_Passage to read_.
—————
Karnataka formation day

Karnataka Rajyotsava also known as Karnataka State Day or Kannada Day amongst the Indian diaspora, is a public holiday celebrated annually on 1 November in the Indian state of Karnataka. It commemorates the merger in 1956 of the Kannada-speaking regions of southwestern India under the States Reorganisation Act to form the state in Bangalore.

Kannada Rajyotsava is listed as a government holiday in Karnataka and is celebrated by Kannadigas across the world. It is marked by the announcement and presentation of the honours list for Rajyotsava Awards by the government of Karnataka, the hoisting of the Karnataka flag with an address from the chief minister and governor of Karnataka, as well as community festivals, orchestra, Kannada book releases, and concerts.
—————
Stored items:
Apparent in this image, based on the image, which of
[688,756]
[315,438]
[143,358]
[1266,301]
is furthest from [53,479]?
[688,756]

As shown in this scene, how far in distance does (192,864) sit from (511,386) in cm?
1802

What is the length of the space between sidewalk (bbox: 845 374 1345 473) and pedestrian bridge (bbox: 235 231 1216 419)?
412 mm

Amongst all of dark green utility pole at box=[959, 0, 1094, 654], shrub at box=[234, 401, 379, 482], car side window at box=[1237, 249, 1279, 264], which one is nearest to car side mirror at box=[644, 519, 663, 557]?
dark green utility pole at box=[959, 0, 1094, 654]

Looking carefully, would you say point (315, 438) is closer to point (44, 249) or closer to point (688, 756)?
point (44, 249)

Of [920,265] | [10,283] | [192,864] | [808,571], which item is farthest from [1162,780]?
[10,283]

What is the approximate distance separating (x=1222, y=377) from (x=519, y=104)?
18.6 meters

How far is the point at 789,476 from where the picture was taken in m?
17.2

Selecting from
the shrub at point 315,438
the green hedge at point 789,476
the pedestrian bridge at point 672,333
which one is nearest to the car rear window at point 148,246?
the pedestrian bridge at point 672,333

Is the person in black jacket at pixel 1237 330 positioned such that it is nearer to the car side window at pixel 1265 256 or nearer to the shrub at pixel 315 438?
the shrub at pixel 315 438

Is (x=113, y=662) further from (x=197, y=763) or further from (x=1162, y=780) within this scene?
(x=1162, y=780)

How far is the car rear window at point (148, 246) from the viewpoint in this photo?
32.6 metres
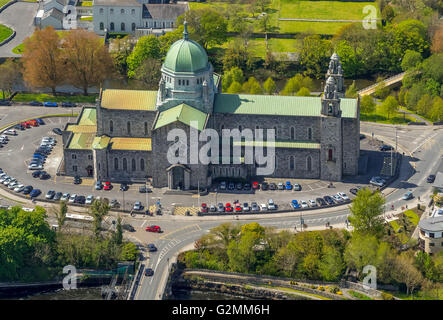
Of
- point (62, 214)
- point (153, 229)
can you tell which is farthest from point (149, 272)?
point (62, 214)

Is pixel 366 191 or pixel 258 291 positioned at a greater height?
pixel 366 191

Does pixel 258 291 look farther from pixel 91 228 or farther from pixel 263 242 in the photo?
pixel 91 228

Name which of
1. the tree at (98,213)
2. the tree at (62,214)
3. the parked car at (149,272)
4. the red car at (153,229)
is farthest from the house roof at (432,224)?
the tree at (62,214)

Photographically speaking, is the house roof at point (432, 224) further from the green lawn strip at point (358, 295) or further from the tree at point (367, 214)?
the green lawn strip at point (358, 295)

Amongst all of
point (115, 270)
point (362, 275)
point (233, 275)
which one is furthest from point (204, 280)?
point (362, 275)

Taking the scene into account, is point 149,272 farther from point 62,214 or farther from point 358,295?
point 358,295

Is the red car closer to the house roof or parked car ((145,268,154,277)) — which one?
parked car ((145,268,154,277))

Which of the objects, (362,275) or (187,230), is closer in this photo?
(362,275)
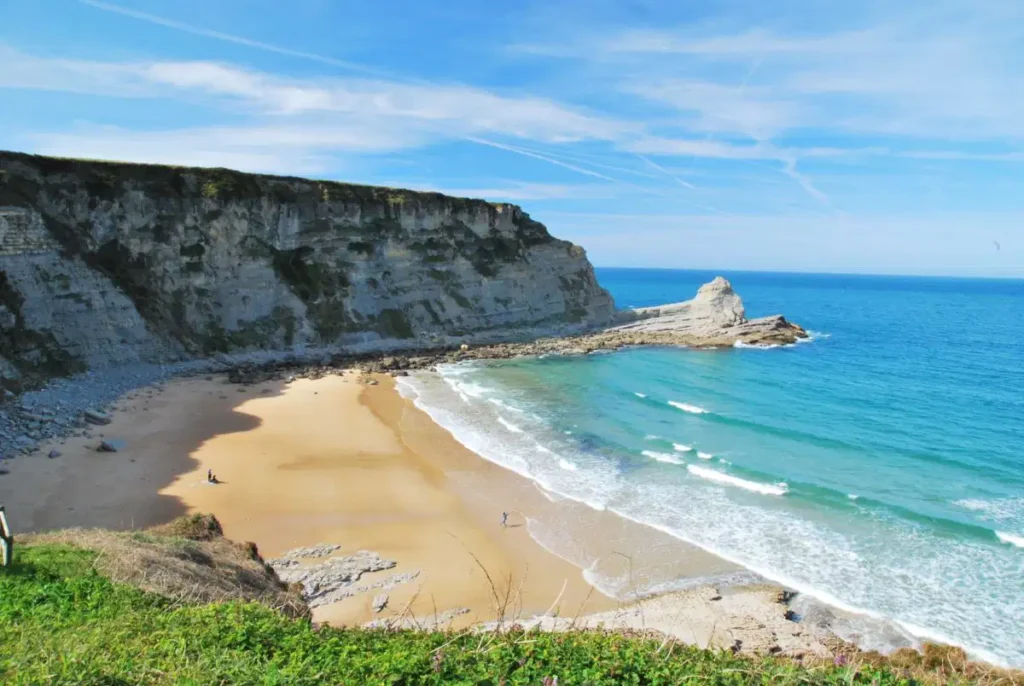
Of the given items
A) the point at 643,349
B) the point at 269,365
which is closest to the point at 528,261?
the point at 643,349

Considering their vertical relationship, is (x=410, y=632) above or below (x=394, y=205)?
below

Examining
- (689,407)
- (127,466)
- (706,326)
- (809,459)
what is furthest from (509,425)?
(706,326)

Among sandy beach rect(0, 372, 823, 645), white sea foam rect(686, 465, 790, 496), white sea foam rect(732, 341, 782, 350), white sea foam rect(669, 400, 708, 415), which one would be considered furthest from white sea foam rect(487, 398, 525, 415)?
white sea foam rect(732, 341, 782, 350)

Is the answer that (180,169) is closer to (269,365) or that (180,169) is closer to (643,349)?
(269,365)

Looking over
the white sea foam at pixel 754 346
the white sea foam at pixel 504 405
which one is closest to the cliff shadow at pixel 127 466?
the white sea foam at pixel 504 405

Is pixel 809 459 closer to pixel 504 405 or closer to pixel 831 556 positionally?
pixel 831 556

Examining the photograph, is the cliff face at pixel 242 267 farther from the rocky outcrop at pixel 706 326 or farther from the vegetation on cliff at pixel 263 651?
the vegetation on cliff at pixel 263 651
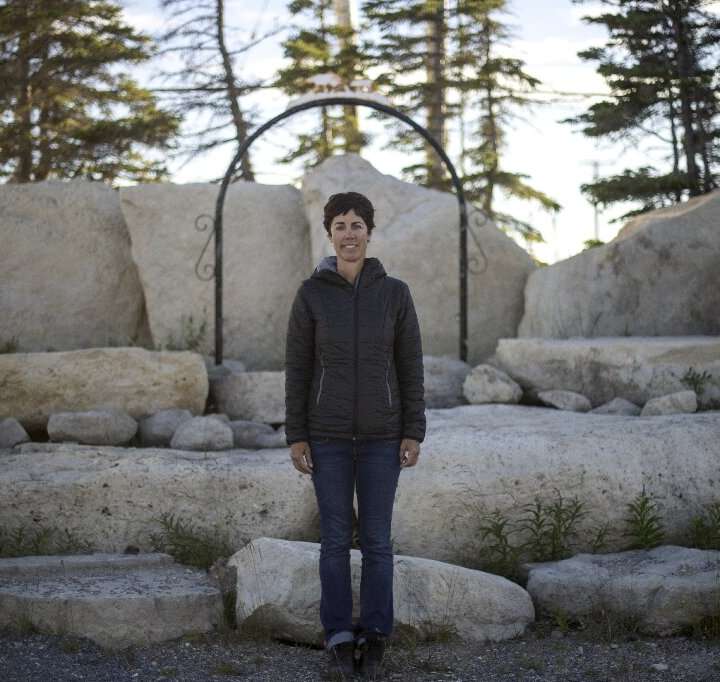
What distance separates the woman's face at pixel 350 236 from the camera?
12.2 ft

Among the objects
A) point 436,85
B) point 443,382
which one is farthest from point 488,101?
point 443,382

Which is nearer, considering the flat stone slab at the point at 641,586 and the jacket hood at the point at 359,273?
the jacket hood at the point at 359,273

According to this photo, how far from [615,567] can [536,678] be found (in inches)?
42.0

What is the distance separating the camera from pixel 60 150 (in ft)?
53.9

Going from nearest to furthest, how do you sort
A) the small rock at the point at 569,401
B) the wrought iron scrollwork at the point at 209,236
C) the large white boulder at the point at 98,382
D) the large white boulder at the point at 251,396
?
the large white boulder at the point at 98,382 → the small rock at the point at 569,401 → the large white boulder at the point at 251,396 → the wrought iron scrollwork at the point at 209,236

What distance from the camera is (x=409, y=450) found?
371 centimetres

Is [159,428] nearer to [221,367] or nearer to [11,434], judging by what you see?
[11,434]

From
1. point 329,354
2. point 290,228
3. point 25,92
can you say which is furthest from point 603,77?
point 25,92

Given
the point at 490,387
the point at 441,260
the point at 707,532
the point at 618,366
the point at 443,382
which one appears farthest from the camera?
the point at 441,260

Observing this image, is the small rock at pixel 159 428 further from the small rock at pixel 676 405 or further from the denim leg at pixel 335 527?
the small rock at pixel 676 405

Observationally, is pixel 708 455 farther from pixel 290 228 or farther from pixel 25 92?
pixel 25 92

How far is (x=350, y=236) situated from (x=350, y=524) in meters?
1.20

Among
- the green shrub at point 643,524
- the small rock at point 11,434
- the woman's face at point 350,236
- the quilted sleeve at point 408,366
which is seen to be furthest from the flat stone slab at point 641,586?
the small rock at point 11,434

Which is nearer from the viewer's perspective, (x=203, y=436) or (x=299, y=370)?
(x=299, y=370)
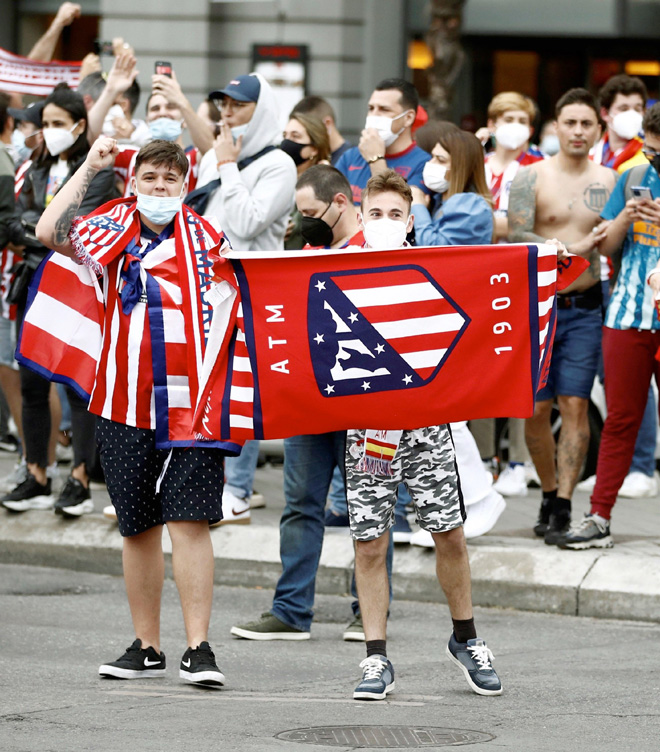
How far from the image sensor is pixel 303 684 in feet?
19.5

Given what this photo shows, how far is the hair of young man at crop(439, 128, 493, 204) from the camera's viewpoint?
8.05 metres

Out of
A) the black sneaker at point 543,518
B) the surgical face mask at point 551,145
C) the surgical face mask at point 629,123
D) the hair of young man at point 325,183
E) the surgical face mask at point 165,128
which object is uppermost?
the surgical face mask at point 629,123

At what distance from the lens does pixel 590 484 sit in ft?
32.8

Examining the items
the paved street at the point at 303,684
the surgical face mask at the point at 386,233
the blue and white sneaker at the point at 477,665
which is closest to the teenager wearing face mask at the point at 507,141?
the paved street at the point at 303,684

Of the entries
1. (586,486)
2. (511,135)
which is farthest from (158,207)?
(586,486)

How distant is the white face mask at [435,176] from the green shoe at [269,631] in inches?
104

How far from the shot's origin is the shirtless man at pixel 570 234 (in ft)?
26.8

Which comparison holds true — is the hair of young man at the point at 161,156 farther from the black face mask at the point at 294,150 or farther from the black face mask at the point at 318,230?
the black face mask at the point at 294,150

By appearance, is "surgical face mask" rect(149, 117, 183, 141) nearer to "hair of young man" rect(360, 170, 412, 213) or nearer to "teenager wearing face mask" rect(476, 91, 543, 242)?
"teenager wearing face mask" rect(476, 91, 543, 242)

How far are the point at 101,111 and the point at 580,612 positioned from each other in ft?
12.9

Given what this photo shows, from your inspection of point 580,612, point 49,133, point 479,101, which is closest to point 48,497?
point 49,133

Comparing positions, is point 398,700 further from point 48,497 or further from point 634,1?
point 634,1

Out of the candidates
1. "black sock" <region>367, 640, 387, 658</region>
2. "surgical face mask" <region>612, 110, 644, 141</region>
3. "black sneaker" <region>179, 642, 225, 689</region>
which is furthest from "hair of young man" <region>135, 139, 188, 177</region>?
"surgical face mask" <region>612, 110, 644, 141</region>

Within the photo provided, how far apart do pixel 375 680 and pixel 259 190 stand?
—————
_Task set_.
**a)** Reproduce the part of the Karnataka formation day passage that starts at "Kannada Rajyotsava is" and ends at "releases, and concerts.".
**b)** Carry on the passage about Karnataka formation day from its last sentence.

_Expected responses_.
**a)**
Kannada Rajyotsava is listed as a government holiday in Karnataka and is celebrated by Kannadigas across the world. It is marked by the announcement and presentation of the honours list for Rajyotsava Awards by the government of Karnataka, the hoisting of the Karnataka flag with an address from the chief minister and governor of Karnataka, as well as community festivals, orchestra, Kannada book releases, and concerts.

**b)**
==History==

Aluru Venkata Rao was the first person who dreamt of unifying the State as early as 1905 with the Karnataka Ekikarana movement. In 1950, India became republic and different provinces were formed in the country on basis of language spoken in the particular region and this gave birth to the state of Mysore including various places in south India, which the kings earlier ruled. On 1 November 1956, Mysore state, comprising most of the area of the erstwhile princely state of Mysore, was merged with the Kannada-speaking areas of the Bombay and Madras presidencies, as also of the principality of Hyderabad, to create a unified Kannada-speaking sub-national entity. North Karnataka, Malnad (Canara), and old Mysore were thus the three regions of the newly formed Mysore state.

The newly unified state initially retained the name "Mysore", which was that of the erstwhile princely state which formed the core of the new entity. But the people of North Karnataka did not favour the retention of the name Mysore, as it was closely associated with the erstwhile principality and the southern areas of the new state. In deference to this logic, the state's name was changed to "Karnataka" on 1 November 1973. Devaraj Arasu was the Chief Minister of the state when this landmark decision was taken. Other people credited for the unification of Karnataka include littérateurs like K. Shivaram Karanth, Kuvempu, Masti Venkatesha Iyengar, A. N. Krishna Rao, and B. M. Srikantaiah.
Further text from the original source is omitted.